Thursday, February 12, 2015

Valentine's Day Plans

Holidays can be fun to celebrate, but also a headache in the class.  Add in a holiday where candy is a central focus and the words "Sugar", "Wild", " and "Constant talking" flash in your mind. In past years, I have just  setup a lovely buffet table of punch and cookies for my students, watched a movie, exchanged valentines and did minute to win it. This year I changed up the flow and am so glad I did.  The morning time from 9- 11:05 was spent doing rotating centers with my fellow teammates. Each room had a different activity that each class would rotate into for 25 minutes each cycle.  We have 5 classrooms total, with one in a completely different hallway. (Which was a concern with time of transition and monitoring students, but we planned out very distinct transitions). I will post the map that I made of our rotations and schedule when I take a picture of it.

Room 1: Science focus--- sweetheart experiment
Room 2: Just Dance room  and estimation activity
Room 3: Writing focus-- sweetheart writing
Room 4: Bingo
Room 5: (*my room)--  Lego Stem Heart challenge, and arts (heart animals and coloring)


I was so surprised how well all the students did within my room today. All students got involved in the lego heart project and were captivated. I first stumbled upon the Lego stem project via pinterest
See the link below to check it out.
Lego Stem Project

With 95 kids rotating through this station and with only 25 minutes, I revamped it a little. I had one half of my room working on the arts part and the other half the legos.
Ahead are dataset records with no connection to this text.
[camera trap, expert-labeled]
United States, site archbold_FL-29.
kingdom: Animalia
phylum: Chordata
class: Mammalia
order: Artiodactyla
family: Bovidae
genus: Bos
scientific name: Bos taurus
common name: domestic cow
After  a student would make a heart they would trade with a student over at the crafts section.  I made a heart last night and traced it on a piece of paper (just the outline). I then made copies of the outline and placed them on the student desks. I told them that the one hint I would give them to help them construct their heart was the outline. They had to problem solve how to make the the heart with the pieces they chose. I had separated out my brother's legos onto trays by color.  I would call a few students at a time up to grab a handful of any color, could mix colors as well and then once everyone had there pieces then they could come get more if they needed more.  This worked pretty well. I included doors and window legos and some odd shaped legos and the kids creativity really shined through. I told them that they couldn't use the lego people though. I loved it when I got to tie in metaphors into this experience when a student came up and said, "Look at the window to my heart." I asked her if she knew what type of figurative language she just used. The conversation went on from there and we came up with some  other metaphors. I had another wonderful discussion with some students when they noticed I had a lot of yellow legos. We started wondering if lego sets have a higher number of yellow legos than other colors and how we could design an experiment to test that and what we thought would be the results. Some really great things happened during those 25 minute cycles.
Once students created their heart they added it to the heart sculpture we made as a community.  It turned out really cool and the kids were so proud.  Some pictures of our final product are below.
Our sculpture made students think about balance, weight, support, and what would be pleasing to the eye  (engineering and architecture coming alive!).

During our time between lunch and specials (12:10-12:45) we had our valentine's exchange and packed out bags. We then moved our desks and chairs for our guests for our afternoon movie. After Specials we gathered all the kiddos into my room and watched Charlie and the Chocolate factory. Students weren't allowed to bring candy to the movie which helped keep trash down and student's attention on the movie (plus no wrappers rattling-- thank goodness!).
That took our full day. It was the cleanest--- and most calm valentine's day I have ever had with my class. These new plans are ones to keep!







Sunday, February 1, 2015

Sadako descriptive paragraph writing

At the end our reading of Sadako and the Thousand Paper Cranes we worked our descriptive paragraph writing. Each student brainstormed how their kimono would look, feel, and sound. From there they colored their own kimono and started their drafts. We dissected the paragraph focusing on each piece. Topic sentence, detail sentences , and conclusion sentence were our focus. After peer editing we made our finals. To publish our work we placed them outside of our classroom and asked onlookers to try to match the kimono with its paragraph.